Broderick couldn’t hold back the snort of laughter at her words and the mental image they inspired. “I’m not allowed to make anymore dog jokes,” he laments and brings over two glasses of wine, the bottle tucked underneath his arm in an awkward and overconfident move considering the balancing act he was doing while kittens were underfoot.
Broderick thinks he’s doing a good job of keeping a calm veneer, like he isn’t itching to reach out somehow to Byron, as much as he trusts his younger brother to keep himself safe.
The breadth of her smile widens, twitches itself up into something crooked and bright. "It is not a dog joke if you never use the word dog." Nazikeda ticks up a finger and then twitches the whole of them for the assembled kittens to bat at. "Then it is merely a dog insinuation and that would never hold up in a court of law."
She straightens herself just enough to receive her glass. "Thank you," she says. "I would ask if your apartment had been feeling quiet, but I do not imagine you have had very much quiet or absence of company as of late."
“It’s how I prefer things actually,” he admits as he takes a seat on the opposite end of the couch, the little furr balls between them. “Well, perhaps not this noisy, but I grew up with a lot of siblings and as focused as I can get with my work, I like having people – others,” he apologizes to the black cat pawing at his thigh, “around. And with my powers, I’m never alone to begin with. It would feel strange to have complete quiet.”

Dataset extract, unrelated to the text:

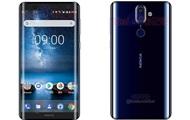 Флагман Nokia 9 показали на новых фото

He meets her gaze then. “How are you. Really.”
"Is it always talking?" Nazikeda sets her glass down so that the hand not occupied with scritching underneath one of the kitten’s chins can rise to cup the air around her ear, twisting vaguely around the absence of sound in her own mind. "Or is it sometimes just a feeling?"
“Both,” he answers easily, but his expression presses for an answer to his question.
She holds his gaze, steady for a moment before she ticks one shoulder upward. "Fine," she says, just because she can get away with it, because it's the sort of word that accommodates. Then she sighs, a quick little huff of air. "I feel as though we are sitting in a cage that has its door open and waiting for someone to slam it closed on us."
“A cage,” Broderick’s mouth tightens, tilts downward in both agreement and consideration. The kitten playing with his jeans has moved on to the cuff of his (Bracken’s) shirt. “An apt description, given we’re part of his latest collection. I have wondered why they’ve allowed us to continue on as we have. Yana has to know we suspect her – all of this, by now. Cadmus is an idiot who is probably still doodling about Baudelaire in his burn book so, no shock he hasn’t become suspicious yet.” Broderick rolls his eyes and lifts the kitten to rest in his lap.
There’s pure confidence in his tone when he says: “It’s going to be fine. They’re not going to get so much of a chance to close any cage doors on us.”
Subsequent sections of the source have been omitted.